Torino, ribadita centralità a Simeone nel progetto di Abate: il Cholito resterà un altro anno
Il Torino riparte da una certezza: Giovanni Simeone. Mentre l'attaccante argentino sta concludendo le vacanze a Buenos Aires, arrivano conferme sulla volontà condivisa di proseguire insieme anche nella prossima stagione. Nel corso di un incontro andato in scena giovedì a Milano tra il presidente Urbano Cairo, il direttore sportivo Gianluca Petrachi e gli agenti del giocatore, il club ha ribadito la centralità del Cholito nel nuovo progetto tecnico.
L'arrivo di Ignazio Abate in panchina non ha modificato i piani della società, che considera Simeone uno dei pilastri da cui ripartire. Il centravanti, legato ai granata da un contratto fino al 30 giugno 2028, ha confermato la propria volontà di restare. A Torino, infatti, ha ritrovato continuità, fiducia e anche il feeling con il gol, chiudendo il suo primo campionato in granata con 11 reti, tornando in doppia cifra per la prima volta dai tempi dell'Hellas Verona.

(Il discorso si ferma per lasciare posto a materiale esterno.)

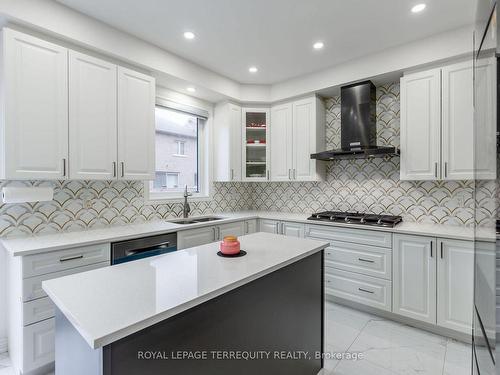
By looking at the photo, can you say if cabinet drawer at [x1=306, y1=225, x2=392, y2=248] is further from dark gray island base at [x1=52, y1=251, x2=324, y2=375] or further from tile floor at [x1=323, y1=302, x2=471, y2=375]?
dark gray island base at [x1=52, y1=251, x2=324, y2=375]

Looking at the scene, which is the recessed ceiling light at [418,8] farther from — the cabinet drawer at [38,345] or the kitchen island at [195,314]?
the cabinet drawer at [38,345]

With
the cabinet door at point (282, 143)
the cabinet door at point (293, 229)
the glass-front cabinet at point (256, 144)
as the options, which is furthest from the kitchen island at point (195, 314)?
the glass-front cabinet at point (256, 144)

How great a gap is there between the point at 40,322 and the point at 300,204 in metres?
3.12

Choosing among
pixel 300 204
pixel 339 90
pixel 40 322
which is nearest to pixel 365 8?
pixel 339 90

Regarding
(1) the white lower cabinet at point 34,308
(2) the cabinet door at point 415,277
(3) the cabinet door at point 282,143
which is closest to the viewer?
(1) the white lower cabinet at point 34,308

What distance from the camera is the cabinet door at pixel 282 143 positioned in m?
3.72

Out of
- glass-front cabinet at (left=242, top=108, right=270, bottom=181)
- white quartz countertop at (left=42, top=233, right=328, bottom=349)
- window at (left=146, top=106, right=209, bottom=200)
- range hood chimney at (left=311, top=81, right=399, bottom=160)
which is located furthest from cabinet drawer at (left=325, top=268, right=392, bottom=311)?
window at (left=146, top=106, right=209, bottom=200)

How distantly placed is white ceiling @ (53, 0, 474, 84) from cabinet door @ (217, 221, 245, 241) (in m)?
1.96

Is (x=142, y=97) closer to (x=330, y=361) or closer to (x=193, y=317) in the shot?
(x=193, y=317)

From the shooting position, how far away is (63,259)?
1.93 metres

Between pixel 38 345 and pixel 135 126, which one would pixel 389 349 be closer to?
pixel 38 345

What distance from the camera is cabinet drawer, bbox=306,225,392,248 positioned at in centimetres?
267

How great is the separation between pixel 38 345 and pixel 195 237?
1.46m

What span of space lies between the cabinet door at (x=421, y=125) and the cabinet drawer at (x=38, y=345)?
133 inches
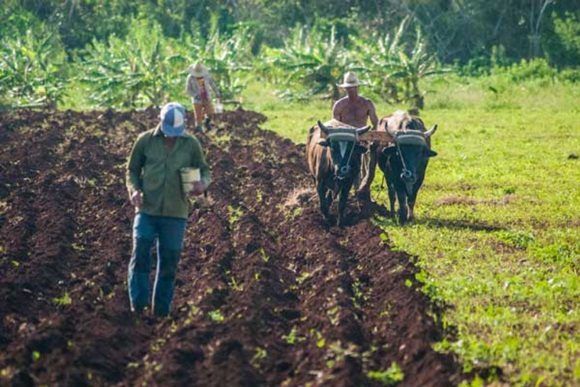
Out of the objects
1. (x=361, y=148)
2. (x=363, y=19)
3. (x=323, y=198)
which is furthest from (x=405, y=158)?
(x=363, y=19)

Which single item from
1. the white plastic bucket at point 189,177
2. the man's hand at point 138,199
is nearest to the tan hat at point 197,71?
the white plastic bucket at point 189,177

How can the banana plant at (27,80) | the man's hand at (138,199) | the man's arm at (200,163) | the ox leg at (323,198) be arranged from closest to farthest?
the man's hand at (138,199)
the man's arm at (200,163)
the ox leg at (323,198)
the banana plant at (27,80)

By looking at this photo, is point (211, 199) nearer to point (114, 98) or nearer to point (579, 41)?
point (114, 98)

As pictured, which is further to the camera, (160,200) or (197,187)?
(197,187)

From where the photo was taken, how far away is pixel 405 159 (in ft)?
50.2

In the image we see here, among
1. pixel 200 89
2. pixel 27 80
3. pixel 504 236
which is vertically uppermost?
pixel 200 89

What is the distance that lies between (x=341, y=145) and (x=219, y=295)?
456 centimetres

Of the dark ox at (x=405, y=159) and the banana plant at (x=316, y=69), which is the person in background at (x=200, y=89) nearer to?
the dark ox at (x=405, y=159)

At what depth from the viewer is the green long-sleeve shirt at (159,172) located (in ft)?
34.0

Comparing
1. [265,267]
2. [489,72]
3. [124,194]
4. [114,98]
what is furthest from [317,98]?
[265,267]

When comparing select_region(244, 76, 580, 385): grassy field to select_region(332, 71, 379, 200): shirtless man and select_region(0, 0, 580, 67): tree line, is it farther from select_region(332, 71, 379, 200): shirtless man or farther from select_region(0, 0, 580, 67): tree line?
select_region(0, 0, 580, 67): tree line

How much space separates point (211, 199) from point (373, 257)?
451 centimetres

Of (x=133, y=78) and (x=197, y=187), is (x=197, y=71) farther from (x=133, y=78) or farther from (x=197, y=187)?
(x=197, y=187)

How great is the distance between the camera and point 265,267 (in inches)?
475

Il legame con la città va oltre il calcio: proprio a Torino è nato il suo primo figlio, un elemento che ha rafforzato ulteriormente il rapporto con l'ambiente granata. Nella prossima stagione Simeone punta a confermarsi riferimento offensivo della squadra, ma anche uomo-spogliatoio e guida per i tanti giovani che il club intende inserire in rosa. L'obiettivo personale resta quello di migliorare il bottino realizzativo, mentre il Torino conta di costruire il nuovo ciclo attorno a un attaccante esperto, motivato e perfettamente integrato nel progetto.